Processo per l’omicidio di Pamela Genini, la famiglia accusa: “Era evitabile”

La famiglia di Pamela Genini esprime la propria rabbia durante il processo a Gianluca Soncin, accusato dell'omicidio della giovane.

Processo per l’omicidio di Pamela Genini, la famiglia accusa: “Era evitabile”

Il processo a Gianluca Soncin, accusato dell’omicidio volontario pluriaggravato di Pamela Genini, si è aperto al tribunale di Milano, rivelando dettagli inquietanti sulla tragica vicenda. La giovane, di 29 anni, è stata uccisa con 76 coltellate dal suo ex compagno, che si era introdotto nella sua abitazione di Milano. La corte, presieduta dalla giudice Antonella Bertoja, ha esaminato i momenti precedenti e successivi all’omicidio, evidenziando la chiamata di Francesco Dolci, che aveva avvisato le autorità dopo aver ricevuto un messaggio da Pamela in cui segnalava l’ingresso di Soncin in casa con una copia delle chiavi.

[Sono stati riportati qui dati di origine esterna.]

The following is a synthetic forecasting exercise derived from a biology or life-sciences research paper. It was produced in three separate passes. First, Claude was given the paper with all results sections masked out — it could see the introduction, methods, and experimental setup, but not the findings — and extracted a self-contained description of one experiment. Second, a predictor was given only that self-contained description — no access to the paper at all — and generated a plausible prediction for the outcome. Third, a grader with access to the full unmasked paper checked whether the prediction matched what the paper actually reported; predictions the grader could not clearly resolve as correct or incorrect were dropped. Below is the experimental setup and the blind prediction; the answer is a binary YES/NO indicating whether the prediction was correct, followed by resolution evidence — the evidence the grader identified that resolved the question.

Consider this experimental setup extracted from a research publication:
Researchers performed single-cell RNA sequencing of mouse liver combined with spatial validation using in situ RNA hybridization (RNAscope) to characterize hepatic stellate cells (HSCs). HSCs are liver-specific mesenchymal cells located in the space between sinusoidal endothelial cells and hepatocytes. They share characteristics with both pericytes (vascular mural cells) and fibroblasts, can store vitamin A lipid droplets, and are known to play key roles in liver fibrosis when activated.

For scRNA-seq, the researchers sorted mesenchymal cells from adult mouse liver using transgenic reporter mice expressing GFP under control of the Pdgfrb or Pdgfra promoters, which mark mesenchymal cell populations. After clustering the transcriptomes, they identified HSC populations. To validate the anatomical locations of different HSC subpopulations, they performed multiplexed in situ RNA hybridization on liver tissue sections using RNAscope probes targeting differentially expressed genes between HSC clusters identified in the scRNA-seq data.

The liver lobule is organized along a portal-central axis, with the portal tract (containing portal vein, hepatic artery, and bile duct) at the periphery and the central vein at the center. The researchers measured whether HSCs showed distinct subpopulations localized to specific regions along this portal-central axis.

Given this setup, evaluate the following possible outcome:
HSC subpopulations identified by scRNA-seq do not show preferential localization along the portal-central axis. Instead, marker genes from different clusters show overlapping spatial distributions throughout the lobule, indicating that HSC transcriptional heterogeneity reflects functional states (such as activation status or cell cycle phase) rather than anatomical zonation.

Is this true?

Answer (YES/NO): NO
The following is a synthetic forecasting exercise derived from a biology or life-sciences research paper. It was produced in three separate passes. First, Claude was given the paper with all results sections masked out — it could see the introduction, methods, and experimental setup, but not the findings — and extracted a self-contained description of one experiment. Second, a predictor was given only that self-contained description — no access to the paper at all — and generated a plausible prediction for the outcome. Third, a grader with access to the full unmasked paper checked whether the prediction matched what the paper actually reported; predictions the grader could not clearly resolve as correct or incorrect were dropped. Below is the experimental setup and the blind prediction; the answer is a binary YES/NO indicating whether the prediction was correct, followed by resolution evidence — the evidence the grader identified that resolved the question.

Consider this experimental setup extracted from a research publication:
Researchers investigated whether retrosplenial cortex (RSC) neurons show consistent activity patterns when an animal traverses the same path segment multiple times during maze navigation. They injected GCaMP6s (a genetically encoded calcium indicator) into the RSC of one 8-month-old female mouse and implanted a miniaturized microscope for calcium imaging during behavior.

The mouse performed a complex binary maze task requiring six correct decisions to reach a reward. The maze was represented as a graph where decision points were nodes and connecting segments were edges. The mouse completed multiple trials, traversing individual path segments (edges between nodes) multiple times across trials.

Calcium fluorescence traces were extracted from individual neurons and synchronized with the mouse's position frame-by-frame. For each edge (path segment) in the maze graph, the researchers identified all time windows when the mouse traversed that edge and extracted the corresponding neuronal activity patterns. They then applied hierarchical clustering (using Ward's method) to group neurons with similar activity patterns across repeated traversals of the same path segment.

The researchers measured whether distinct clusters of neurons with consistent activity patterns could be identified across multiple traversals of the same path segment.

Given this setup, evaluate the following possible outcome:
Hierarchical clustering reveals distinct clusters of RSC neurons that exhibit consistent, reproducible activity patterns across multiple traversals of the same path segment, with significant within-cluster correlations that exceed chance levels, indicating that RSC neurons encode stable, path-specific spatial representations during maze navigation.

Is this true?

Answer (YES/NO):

Durante l’udienza, sono stati mostrati i video girati dagli agenti delle Volanti, che documentano gli ultimi attimi di vita di Pamela. Le immagini ritraggono la giovane a terra, mentre i presenti in aula possono udire i suoi rantoli, segno del disperato tentativo di rimanere in vita. Soncin, dal banco degli imputati, ha mantenuto uno sguardo fisso verso la corte, mentre si trovava in una situazione di evidente crisi, avendo anche inferto a se stesso delle ferite.

La rabbia della famiglia

La famiglia di Pamela ha espresso una forte indignazione nei confronti di Soncin. L’avvocato Nicodemo Gentile, rappresentante della madre Una Smirnova, ha dichiarato: “Soncin ha perseguitato Pamela, una persona in una situazione di impotenza. Questo femminicidio era evitabile”. Anche il padre adottivo della giovane ha sottolineato che Pamela si sarebbe potuta salvare se Dolci l’avesse portata da loro, evidenziando che la giovane non aveva mai avuto una relazione con Soncin, ma era stata vittima di stalking.

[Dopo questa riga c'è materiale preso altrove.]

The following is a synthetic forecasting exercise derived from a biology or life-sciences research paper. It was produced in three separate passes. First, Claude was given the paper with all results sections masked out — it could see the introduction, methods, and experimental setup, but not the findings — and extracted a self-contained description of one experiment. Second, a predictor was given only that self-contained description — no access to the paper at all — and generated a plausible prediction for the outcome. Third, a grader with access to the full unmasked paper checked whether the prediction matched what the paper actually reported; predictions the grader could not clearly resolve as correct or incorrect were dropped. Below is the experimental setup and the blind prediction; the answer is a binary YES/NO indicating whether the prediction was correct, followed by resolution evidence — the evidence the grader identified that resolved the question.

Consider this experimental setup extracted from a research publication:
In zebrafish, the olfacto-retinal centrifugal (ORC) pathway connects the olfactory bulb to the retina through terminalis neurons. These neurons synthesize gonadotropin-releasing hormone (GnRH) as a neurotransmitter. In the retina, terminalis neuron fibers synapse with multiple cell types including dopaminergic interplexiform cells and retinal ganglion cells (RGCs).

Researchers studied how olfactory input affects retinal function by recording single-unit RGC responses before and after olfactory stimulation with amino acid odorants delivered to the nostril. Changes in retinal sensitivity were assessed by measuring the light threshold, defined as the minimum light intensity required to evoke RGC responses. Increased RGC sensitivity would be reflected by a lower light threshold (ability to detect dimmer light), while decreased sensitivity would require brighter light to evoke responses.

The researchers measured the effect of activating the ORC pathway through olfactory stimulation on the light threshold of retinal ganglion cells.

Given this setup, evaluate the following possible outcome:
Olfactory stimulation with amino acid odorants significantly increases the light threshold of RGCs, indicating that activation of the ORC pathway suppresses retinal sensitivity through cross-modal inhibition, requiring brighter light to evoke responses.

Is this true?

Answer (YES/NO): NO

Il processo ha anche rievocato episodi di violenza precedenti, come quelli avvenuti all’Elba e a Cervia, dove Pamela aveva tentato di attivare il codice rosso senza però sporgere denuncia. La dirigente delle volanti della questura di Milano, Serafina Di Vuolo, ha confermato che Pamela aveva contattato il 112 in diverse occasioni per segnalare le persecuzioni subite.

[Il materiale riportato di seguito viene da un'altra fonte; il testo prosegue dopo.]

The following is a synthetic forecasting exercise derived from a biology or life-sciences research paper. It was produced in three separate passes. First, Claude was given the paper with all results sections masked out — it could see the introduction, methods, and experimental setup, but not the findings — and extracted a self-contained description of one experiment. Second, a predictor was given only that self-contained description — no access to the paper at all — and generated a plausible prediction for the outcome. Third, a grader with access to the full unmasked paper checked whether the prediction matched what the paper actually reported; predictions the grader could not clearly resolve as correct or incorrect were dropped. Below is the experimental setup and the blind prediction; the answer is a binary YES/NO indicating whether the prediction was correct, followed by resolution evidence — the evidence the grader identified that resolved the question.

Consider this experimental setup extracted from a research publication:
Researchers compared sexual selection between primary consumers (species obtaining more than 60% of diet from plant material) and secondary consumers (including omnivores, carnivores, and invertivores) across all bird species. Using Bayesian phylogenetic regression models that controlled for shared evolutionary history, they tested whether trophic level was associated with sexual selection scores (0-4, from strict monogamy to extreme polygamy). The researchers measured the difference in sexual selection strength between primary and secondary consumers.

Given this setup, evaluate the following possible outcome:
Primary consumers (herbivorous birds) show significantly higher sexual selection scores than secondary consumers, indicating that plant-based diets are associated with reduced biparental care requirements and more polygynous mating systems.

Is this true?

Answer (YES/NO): YES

Il dramma dell’intervento tardivo

Il 14 ottobre, i messaggi tra Pamela e Dolci si interrompono alle 21.52. Quando gli agenti delle volanti arrivano, sentono le grida disperate di Pamela e, dopo aver citofonato, riescono a sfondare la porta. Tuttavia, Soncin aveva già agito, trascinando Pamela e infliggendole il colpo mortale. Un agente, visibilmente commosso, ha dichiarato: “Le sue urla me le ricorderò per sempre”. La difesa di Soncin, rappresentata dagli avvocati Pietro Sartori e Simona Luceri, ha cercato di contestare le evidenze, ma la brutalità del crimine rimane al centro dell’attenzione.